2

I am trying to use a function I found from this previous question Reading multiple csv files from S3 bucket with boto3 But I keep getting ValueError: DataFrame constructor not properly called!

This is the code below:

s3 = boto3.resource('s3',aws_access_key_id=ACCESS_KEY, aws_secret_access_key=SECRET_KEY)
bucket = s3.Bucket('test_bucket')
prefix_objs = bucket.objects.filter(Prefix=prefix)
prefix_df = []
for obj in prefix_objs:
    key = obj.key
    body = obj.get()['Body'].read()
    df = pd.DataFrame(body)

When I print body all I get is a bunch of string starting with a b'

TH14
  • 622
  • 10
  • 24

2 Answers2

1

I use this and it works well if all your files are in 1 prefix path.

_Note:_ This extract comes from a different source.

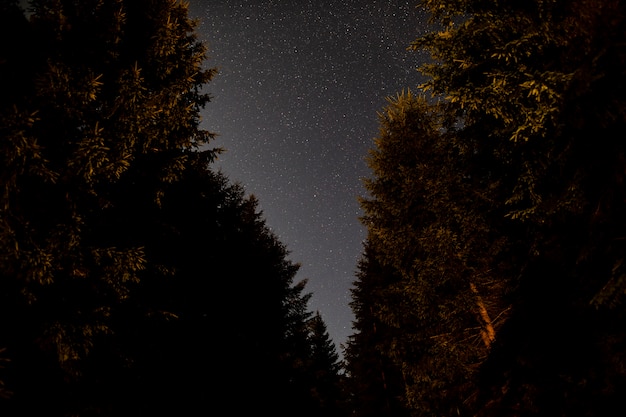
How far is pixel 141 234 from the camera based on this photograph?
6242mm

Basically you create the s3 client then iterate over each object in the prefix path followed by appending each file to an empty list for the concatenation via pandas.

import boto3
import pandas as pd

s3 = boto3.client("s3",\
                  region_name=region_name,\
                  aws_access_key_id=aws_access_key_id,\
                  aws_secret_access_key=aws_secret_access_key)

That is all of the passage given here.